What you will do: How many lines in the entries below contain the word "shoulder"? Reply with the number only.

Given records:
========

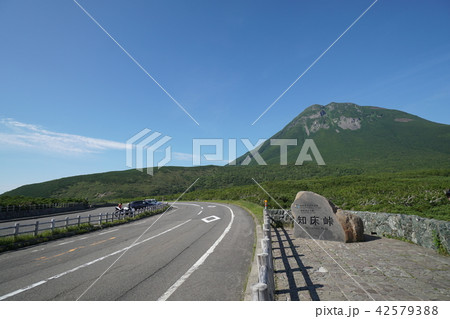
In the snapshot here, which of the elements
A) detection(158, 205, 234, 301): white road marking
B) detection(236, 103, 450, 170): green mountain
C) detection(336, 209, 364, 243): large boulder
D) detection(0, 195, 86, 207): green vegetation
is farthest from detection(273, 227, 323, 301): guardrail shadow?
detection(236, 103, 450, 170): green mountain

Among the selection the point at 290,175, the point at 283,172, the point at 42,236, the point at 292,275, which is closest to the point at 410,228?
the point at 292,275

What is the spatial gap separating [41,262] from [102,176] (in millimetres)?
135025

========

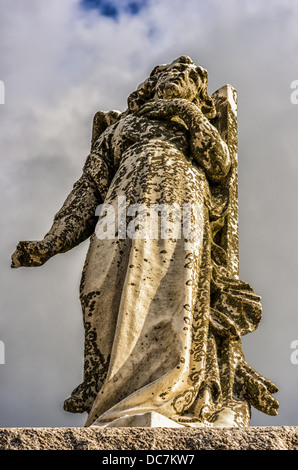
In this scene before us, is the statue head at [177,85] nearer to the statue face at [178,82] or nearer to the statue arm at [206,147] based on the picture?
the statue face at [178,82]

========

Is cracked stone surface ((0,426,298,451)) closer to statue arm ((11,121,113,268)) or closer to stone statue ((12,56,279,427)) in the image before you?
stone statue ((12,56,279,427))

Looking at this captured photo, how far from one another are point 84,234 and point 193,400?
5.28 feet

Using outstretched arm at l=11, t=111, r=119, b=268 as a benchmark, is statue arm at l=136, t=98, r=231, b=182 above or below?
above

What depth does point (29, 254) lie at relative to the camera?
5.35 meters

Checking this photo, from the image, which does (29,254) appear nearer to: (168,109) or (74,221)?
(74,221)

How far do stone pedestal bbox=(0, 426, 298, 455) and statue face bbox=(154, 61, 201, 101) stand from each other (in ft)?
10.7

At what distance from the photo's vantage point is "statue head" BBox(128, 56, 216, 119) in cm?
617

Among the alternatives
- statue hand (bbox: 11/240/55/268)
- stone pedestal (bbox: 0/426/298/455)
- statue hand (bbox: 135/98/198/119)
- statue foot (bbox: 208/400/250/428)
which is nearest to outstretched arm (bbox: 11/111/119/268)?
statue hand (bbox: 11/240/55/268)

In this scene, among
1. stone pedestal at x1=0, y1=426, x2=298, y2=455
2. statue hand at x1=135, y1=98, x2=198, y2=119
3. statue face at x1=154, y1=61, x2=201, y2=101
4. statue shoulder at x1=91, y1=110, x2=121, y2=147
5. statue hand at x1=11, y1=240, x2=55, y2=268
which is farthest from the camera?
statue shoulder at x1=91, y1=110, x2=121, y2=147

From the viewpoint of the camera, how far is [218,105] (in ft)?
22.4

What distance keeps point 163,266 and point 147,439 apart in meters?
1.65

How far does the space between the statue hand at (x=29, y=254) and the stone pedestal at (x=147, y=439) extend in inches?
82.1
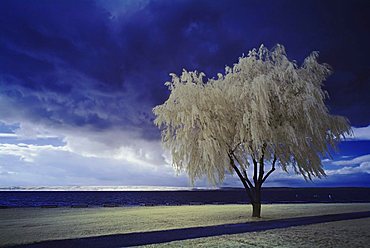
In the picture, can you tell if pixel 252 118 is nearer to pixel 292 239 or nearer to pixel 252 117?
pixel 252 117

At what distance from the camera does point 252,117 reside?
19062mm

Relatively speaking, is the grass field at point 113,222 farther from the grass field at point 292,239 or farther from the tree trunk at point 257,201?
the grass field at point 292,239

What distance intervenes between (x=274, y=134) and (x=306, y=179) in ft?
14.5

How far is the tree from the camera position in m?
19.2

========

Exercise response: 2